Text: buntstiftsuechtig

1x



„Als ich dich kennen gelernt hab dachte ich, dass du langweilig bist.“ Wir kannten uns vorher schon ein wenig, aber erst als wir zum ersten mal gemeinsam in einem Kurs waren, genauer gesagt in der Kollegstufe im Englisch LK hatten wir mehr miteinander zu tun. Dass ich immer nur zuhause rumhängen würde und nichts interessantes mache und keine Hobbys habe. Aber diese Behauptung vernachlässigt den Aspekt wo ich wohnte, in einem kleinen Kaff und ich längere Busfahrten nun mal auch hasse. Erst als wir mehr in einer Gruppe zusammen weggingen und ich endlich 18 war und damit Auto fahren konnte hast du gemerkt, an wie vielen Dingen ich eigentlich interessiert bin und wie gerne ich reise und in welchen Ländern ich schon Dank meiner Eltern war. Ich fand dich schon immer interessant und irgendwie cool und hab daher den innerlichen Wunsch gehegt mit dir befreundet zu sein.



In der Zwischenzeit – innerhalb von 3 Jahren – haben wir einige gemeinsame Reisen durch Urwald und Häuserschluchten hinter uns und keiner muss mehr über den anderen etwas denken.



2x



„Als ich dich kennen gelernt habe dachte ich, dass du komisch bist.“ Wir waren zusammen auf der Rückfahrt von Ikea auf der Autobahn.
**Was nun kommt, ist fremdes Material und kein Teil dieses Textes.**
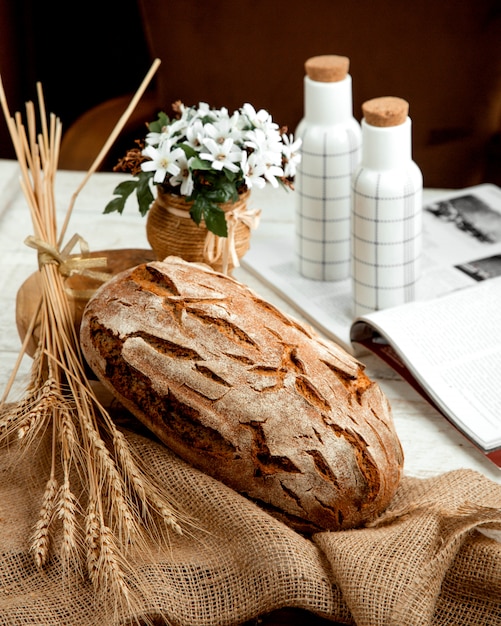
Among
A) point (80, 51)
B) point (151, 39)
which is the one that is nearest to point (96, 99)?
point (80, 51)

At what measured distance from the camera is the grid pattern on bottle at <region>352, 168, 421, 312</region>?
3.97 feet

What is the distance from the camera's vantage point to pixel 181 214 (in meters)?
1.14

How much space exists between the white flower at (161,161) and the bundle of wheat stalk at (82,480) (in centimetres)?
18

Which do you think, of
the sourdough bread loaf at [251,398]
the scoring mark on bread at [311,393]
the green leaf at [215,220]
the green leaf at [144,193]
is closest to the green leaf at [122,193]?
the green leaf at [144,193]

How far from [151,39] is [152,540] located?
1477 mm

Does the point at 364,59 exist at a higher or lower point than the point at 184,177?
lower

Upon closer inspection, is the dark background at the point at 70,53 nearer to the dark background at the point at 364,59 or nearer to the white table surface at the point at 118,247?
the dark background at the point at 364,59

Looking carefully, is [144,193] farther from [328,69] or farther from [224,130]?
[328,69]

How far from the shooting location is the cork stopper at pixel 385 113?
3.79 ft

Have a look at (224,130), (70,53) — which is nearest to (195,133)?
(224,130)

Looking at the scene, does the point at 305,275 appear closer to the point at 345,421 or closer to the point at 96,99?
the point at 345,421

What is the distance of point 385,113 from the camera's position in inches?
45.4

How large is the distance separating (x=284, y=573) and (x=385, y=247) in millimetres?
541

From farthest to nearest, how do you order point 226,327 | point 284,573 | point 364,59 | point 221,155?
point 364,59, point 221,155, point 226,327, point 284,573
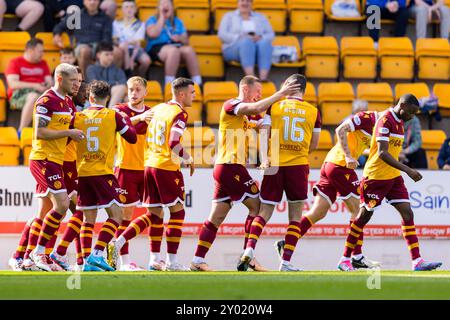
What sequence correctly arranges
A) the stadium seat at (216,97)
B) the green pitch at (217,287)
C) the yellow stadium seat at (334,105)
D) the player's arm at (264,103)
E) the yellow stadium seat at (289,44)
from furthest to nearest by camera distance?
the yellow stadium seat at (289,44) < the yellow stadium seat at (334,105) < the stadium seat at (216,97) < the player's arm at (264,103) < the green pitch at (217,287)

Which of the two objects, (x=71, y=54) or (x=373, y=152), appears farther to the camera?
(x=71, y=54)

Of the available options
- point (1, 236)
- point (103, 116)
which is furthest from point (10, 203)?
point (103, 116)

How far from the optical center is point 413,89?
20.1 meters

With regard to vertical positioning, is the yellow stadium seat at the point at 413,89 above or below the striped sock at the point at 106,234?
above

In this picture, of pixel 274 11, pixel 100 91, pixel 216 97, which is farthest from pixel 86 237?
pixel 274 11

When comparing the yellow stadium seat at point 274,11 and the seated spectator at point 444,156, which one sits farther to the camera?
the yellow stadium seat at point 274,11

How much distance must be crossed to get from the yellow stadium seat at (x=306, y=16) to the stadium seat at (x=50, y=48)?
4.35m

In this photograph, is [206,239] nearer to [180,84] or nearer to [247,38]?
[180,84]

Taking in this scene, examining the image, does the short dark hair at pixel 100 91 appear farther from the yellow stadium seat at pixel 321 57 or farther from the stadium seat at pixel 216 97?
the yellow stadium seat at pixel 321 57

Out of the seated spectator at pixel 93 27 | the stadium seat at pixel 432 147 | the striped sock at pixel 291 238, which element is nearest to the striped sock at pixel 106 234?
the striped sock at pixel 291 238

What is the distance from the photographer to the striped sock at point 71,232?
1358 cm
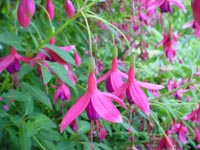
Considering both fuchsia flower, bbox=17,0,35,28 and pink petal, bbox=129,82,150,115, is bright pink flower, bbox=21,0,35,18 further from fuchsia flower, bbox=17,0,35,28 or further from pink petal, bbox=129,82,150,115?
pink petal, bbox=129,82,150,115

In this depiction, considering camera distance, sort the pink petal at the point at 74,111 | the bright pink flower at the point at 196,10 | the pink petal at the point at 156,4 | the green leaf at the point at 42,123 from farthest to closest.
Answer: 1. the green leaf at the point at 42,123
2. the pink petal at the point at 156,4
3. the pink petal at the point at 74,111
4. the bright pink flower at the point at 196,10

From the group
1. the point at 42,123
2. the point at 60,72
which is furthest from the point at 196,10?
the point at 42,123

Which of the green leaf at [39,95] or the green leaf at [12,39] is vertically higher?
the green leaf at [12,39]

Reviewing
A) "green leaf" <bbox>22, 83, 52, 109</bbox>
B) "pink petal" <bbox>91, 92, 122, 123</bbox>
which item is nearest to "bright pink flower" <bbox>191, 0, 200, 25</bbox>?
"pink petal" <bbox>91, 92, 122, 123</bbox>

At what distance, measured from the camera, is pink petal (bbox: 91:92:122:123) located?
24.1 inches

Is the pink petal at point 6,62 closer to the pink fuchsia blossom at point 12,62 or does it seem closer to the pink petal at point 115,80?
the pink fuchsia blossom at point 12,62

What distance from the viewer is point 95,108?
0.63 m

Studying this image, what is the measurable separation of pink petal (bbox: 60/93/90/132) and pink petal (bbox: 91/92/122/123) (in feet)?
0.04

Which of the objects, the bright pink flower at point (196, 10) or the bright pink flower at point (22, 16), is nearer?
the bright pink flower at point (196, 10)

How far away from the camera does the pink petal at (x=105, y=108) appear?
Result: 61 cm

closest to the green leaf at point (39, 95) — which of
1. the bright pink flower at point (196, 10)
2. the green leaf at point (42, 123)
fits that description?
the green leaf at point (42, 123)

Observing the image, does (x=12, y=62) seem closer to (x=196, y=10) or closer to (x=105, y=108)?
(x=105, y=108)

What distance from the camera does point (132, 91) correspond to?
2.26 ft

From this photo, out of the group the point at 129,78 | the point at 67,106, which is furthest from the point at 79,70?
the point at 129,78
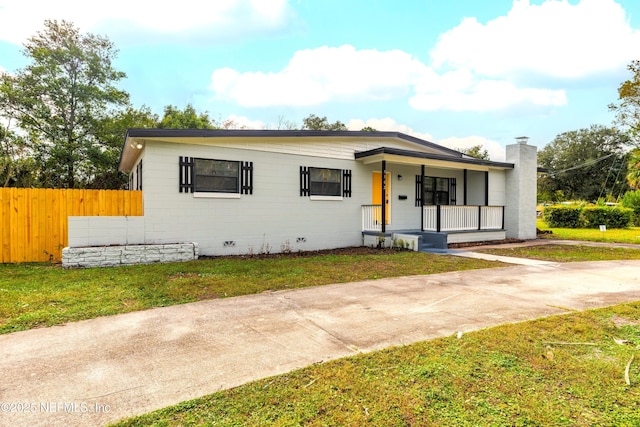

Einfach so aus Spaß waren wir dort und haben einen Tag der Semesterferien dort verbracht und krimskrams für unsere Wohnungen gekauft. Du warst schon immer der Typ der sehr cool sein wollte und im ersten Semester hab ich das auch versucht. Cool zu sein. Was dann wohl komisch rüber kam, jedenfalls bei dir. Man kannte sich vom sehen, aber auf der Straße hast du mich keines Blickes gewürdigt. Erst nachdem wir zusammen den gleichen Kurs durchlitten wurde es besser. Du hast ein paar Erkenntnisse über dich selber und andere Menschen getroffen. Du hast gemerkt, dass mein „komisch sein“ oft auch hilfreich ist über komplexe Themen auf einer anderen Ebene zureden. In manchen Momenten findest du mein Verhalten immer noch komisch, aber das ist für und beide jetzt ok und wir lassen den Moment nur kurz verweilen und dann wieder los.



3x



„Als ich dich kennen gelernt habe dachte ich, dass wir nie ein tiefer gehendes Gespräch miteinander haben könnten.“ Wir sitzen gerade in der Küche, ich bin das erste mal in deiner Wohnung und wir backen Muffins für einen gemeinsamen Freund. Dazu muss ich sagen, dass ich das gleiche Gefühl hatte. Du hast dich als wir uns kennen lernten unter so einer harten Schicht von „I don’t care, ich will möglichst schnell zurück in meine Heimat“ vergraben, sodass es schwer fiel etwas über dich heraus zu finden. Irgendwann hat dir jemand den Spiegel vorgehalten und ein Knoten ist bei dir geplatzt und du bist aktiv geworden. Ich freue mich, dass ich ein Teil deines Aktivismus geworden bin und du, so scheint es, ehrliches Interesse an Menschen zeigt. Mittlerweile weiß ich viel über dich und wir haben starke, kontroverse Meinungen ausgetauscht. Du sagt nicht mehr spontan Freunden ab, sondern schlägt auch was vor. Es ist nicht mehr nur ein Nehmen, sondern du gibt auch und auf dieses Geben haben wir unsere vielen tief gehenden Gespräche gebaut.



 



Für den größten Teil meiner Bekanntschaften bin ich wohl kein offenes Buch und das will ich auch nicht sein, denn ich habe nicht die Energie mich jedem zu erklären und oft genug verstehe ich mich und meine Aktionen selber nicht bzw. erst im nachhinein. Diesen Menschen ging es so, dass sie erst nach einem Jahr merkten was ich bin und was ich nicht bin. Und sowohl bin ich gleichzeitig froh, dass sie inzwischen unsere Beziehung als so geborgen sehen, dass sie sich meiner anvertrauen nachdem unserer kennenlernen unter schlechten Sternen stand, als auch irgendwie erschrocken.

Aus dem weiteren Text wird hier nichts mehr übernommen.